Не время умирать. Назад в ГДР. Дилогия (СИ), стр. 51

А в типографии уже набирают утреннюю полосу. К рассвету по городу разъедутся тысячи одинаковых газет, в каждой между коляской для близнецов и зелёным попугаем будет стоять одна короткая строка:

«Куплю аквариум на шестьдесят литров. Только без рыбок. Стекло целое».

Покойник наконец-то заговорил. Теперь остаётся понять, кто услышит его первым.

Не время умирать. Назад в ГДР 2

                                                      

Не время умирать.
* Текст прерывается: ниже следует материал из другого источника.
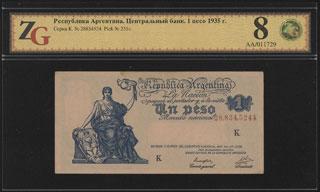 Аргентина. 1 песо. 1935 г. В холдере «ZG».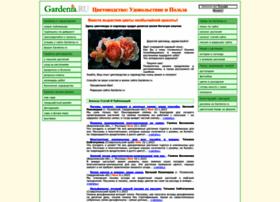 gardenia.ru
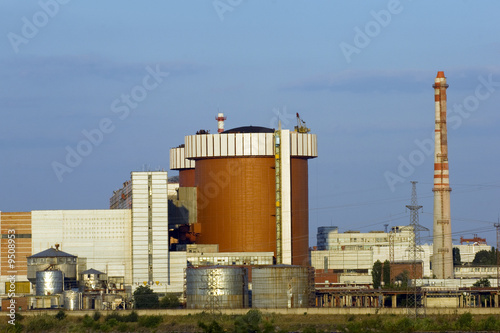 Ukrainian nuclear power station in Mykolaiv region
Назад в ГДР. Дилогия (СИ) - _2.jpg
 

Глава 1

В среду покойник неожиданно заговаривает со всем Дрезденом негромким, но четким голосом газетной строки.
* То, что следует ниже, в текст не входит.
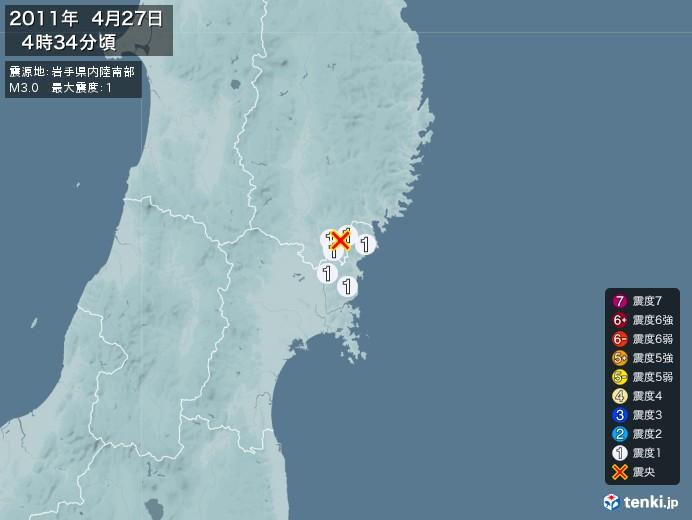 地震情報(2011年04月27日04時34分発生)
За несколько монет ему отвели три коротких предложения на последней полосе, между детской коляской и зелёным попугаем, знающим, судя по объявлению, почему‑то только чешские слова.

«Наверно, попугай улетел у кого‑то в Чехословакии, а здесь его поймали и теперь продают?» – мелькает мимолетная мысль.

Газету я покупаю возле пансиона фрау Кемпе. Ночной дождь уже кончился, но вода ещё собирается на краю навеса и время от времени падает продавцу на рукав. Покалеченная рука, которой он прижимает пачку к деревянному прилавку, снова показывает мне металлическую скобу. Верхние номера в пачке отсырели и выгнулись, словно их ещё в типографии пытались свернуть в трубку.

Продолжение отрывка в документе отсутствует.